第1話「明日からアイツらイジメよっかー」

『おまえら化粧取ってみろ! ブ、ブスが・別人が!』

『黒川さん、ごめんなさ~い……』


 あー、ムカつく。転校生はトーゼン、おばさんもドーゼン。アンタに謝られる筋合いないし。

 アタシ黒川萌々奈ー。超かわいいセクシーギャルでさー、身長160ー・オッパイGー。マナが言うにはおばさん結構あるっぽいじゃん、けどさー、アタシのがゼッタイそれ以上ある。顔はちっちゃくて肌の色はミルクチョコでー、髪は肩過ぎ・キレーすぎ茶金髪セミロングー。目ぇおっきくて目尻・眉尻クって上がっててー、よく怖いって・怒ってるって言われるわー。

 まー今はホントにキレててイライラ顔ー。右横のケイ・左横のミナが話しかけてくるー。


「モモナ怖くね・暗くね? なんかあった系?」

「あんたそれ聞く? わかるっしょ、生理っしょ」

「はい、ミナのがデリカシーなーい」


 下腹めがけてチョップかます。この子、青山未那。

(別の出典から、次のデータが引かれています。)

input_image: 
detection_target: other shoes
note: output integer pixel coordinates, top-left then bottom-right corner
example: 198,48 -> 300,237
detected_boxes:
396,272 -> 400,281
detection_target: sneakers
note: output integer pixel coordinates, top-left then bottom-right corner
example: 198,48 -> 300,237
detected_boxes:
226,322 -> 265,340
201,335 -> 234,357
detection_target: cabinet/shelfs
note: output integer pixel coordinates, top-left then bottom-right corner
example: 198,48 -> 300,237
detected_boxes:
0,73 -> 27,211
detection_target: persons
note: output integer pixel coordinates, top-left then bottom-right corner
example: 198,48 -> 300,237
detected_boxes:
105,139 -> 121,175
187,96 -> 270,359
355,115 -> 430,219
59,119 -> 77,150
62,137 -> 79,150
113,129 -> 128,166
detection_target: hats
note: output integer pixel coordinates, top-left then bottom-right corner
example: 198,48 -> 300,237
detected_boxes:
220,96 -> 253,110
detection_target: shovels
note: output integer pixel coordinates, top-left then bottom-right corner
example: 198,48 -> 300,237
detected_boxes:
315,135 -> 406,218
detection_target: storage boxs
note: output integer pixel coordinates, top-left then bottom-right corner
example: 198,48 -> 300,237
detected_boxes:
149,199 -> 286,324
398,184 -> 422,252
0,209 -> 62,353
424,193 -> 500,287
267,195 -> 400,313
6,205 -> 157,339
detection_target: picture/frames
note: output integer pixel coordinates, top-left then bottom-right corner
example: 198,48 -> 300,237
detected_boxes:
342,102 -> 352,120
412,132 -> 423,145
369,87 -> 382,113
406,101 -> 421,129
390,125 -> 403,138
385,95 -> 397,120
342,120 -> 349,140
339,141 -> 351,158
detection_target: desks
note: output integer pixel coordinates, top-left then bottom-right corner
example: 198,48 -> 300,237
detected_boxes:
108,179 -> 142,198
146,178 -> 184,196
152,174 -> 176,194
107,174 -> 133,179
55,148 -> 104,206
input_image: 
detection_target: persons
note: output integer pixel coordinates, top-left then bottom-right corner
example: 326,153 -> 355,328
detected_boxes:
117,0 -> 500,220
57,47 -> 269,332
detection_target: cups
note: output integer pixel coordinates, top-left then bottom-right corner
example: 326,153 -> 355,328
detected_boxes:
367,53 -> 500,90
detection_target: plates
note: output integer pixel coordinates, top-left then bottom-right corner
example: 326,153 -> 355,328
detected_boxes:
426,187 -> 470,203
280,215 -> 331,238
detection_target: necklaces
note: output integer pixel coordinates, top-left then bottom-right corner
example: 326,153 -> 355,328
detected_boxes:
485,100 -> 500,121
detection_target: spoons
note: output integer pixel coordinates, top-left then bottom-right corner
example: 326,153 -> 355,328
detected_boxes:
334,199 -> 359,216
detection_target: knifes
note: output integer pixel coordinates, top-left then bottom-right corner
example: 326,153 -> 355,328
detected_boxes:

超かっこいいクールビューティーギャル。すらっと背ぇ高くてー・脚長くてー、茶髪ショートも青リップもクっソ似合ってイケてるー。


「べつになんもないからー・暗くないからー」

「んじゃ次、俺とデュエット系」


 なに歌うか曲探しだす。コイツ、後藤啓。腕・首・耳ってシルバーじゃらじゃらのチャラ男。長身だけどヒョロヒョロで切れ長の目ぇしててー、爬虫類系の顔してるド金髪ロン毛マーン。

 今日は学校から直でみんなでカラオケ来てるー。週2で・5人でどっか遊び行くー。

 残りふたりさっきから一緒になんか歌ってるー。


「あいーすぅ、ことーがぁ、カち(?)だなんてぇ、しーらなかったぁ」


 甘ったるい声・顔で媚びっ媚び。あの子、赤崎茉那。超あざといヒールキューティーギャル。アタシと逆で肌はホワイトチョコでー、背も鼻も低くてロリロリでー、ゆるふわ茶髪ボブー。


「いや、こうだろ。あーいすぅ、こーとがぁ、カち(?)だなーんてぇ、しらなかーったぁ」


 もっかいきたサビっぽいのヘタクソ歌う。アイツカレシ、前田修。白っぽいさらさら金短髪。みんな大好きあっさり塩顔・浅黒細マッチョでー、どこでも胸揉んでくるドヘンタイケメーン。

 マナシュウやっと歌い終わった。どっちもヘタすぎー。


「ねー、今のなにー? サビからなにから聞いたことないんだけどー」

「あはは、マナもシュウもわかんなぁい。ぜんぜん知らないのかけてみたぁ・歌ってみたぁ」


 あー、それで節とか未知かー・音痴かー。


「で、それなんて曲ー・誰の曲ー?」

「誰か知らねーけど『愛すことが過ちだなんて知らなかった』だとよ。カちってなんだよ!」


 シュウが答えた・ツッコんだ。バーカ、『カち』なわけないじゃーん。……スちー?


「ほらよ萌々奈」


 マイク渡してくる・胸揉んでくる。正直イヤ――じゃない、うれしい。しかも人前ほど……。


「おまえらもランダムやってみろ。んだよこの曲・歌詞ってなっておもしれーぞ」


 ってことでケイがテキトーに選んだ。


『雨漏りしおりん/天森栞』


「ぷっ!」


 なんだよ・誰だよってみんな大爆笑! カ、カラオケにゴミ入れんなってキっツー……!

 ダっサイっタいタイトルから予想どおり、ブリブリの・ゴリゴリのアイドルソング流れだす。


「ないないないない・ムリムリムリムリ! マナー!」

「なんでマナぁ? 代わんないよぉ」


 アンタこういうのヨユーでイケるじゃん! このアバズレまなりん!


「モモナ一緒に歌う系。今日もぽたぽた、しおりん雨漏り~ん」


 アンタもこのアイドルもこんなのよく歌えるわ!

 ヤケクソで一応歌ってやった。サビがヒドい・ハズい……。


「ぽとぽと、ぴちゃぴちゃ、とぽんとぽん……私の心は穴だらけ……君の想いがしたたるの」


 ……なのにゆったり・しっとり歌いやすかった。元知らないから合ってるかわかんないけど。

 アタシ交代・ケイ継続、オトコふたりで歌いだす。


「でさぁ、黒光りももりぃん」

「く、黒光りももりん……!」


 ミナ、バカウケ。アンタも名づけてあげよっか? 青唇みなりん。


「マナまだ転校生ゆるせないしぃ、あれにひっついてるおばさんもほんとうざぁい」

「わかるわかる、あれ完全にセンセンフコク(?)っしょ。このままなんもなしってなくない?」

「あったりまえじゃーん・わかってんじゃーん。さっすが親友ー・悪友ー」


 三人でグラスかーんって乾杯する。

 シュウケイがなんか暑苦しいの歌ってる横で、すずしー・おいしーメロンソーダ飲む。

 暴言吐いた転校生はタダじゃおかないし、大嫌いなおばさんも容赦しない。

 1学期、シュウはアタシより好きなオンナいた。アタシより狙っててアタシより声かけてて、夏休み前、7月上旬にコクったんだって。けどさー、24って聞いて引いたー・ビビったーって。で、おばさんの次に惚れてたアタシにきたってわけ。だから大嫌い。24で高校来んなっつーの。

 ある意味転校生のおかげで理由できた。シュウが目移りするかもしれないおばさん攻撃の。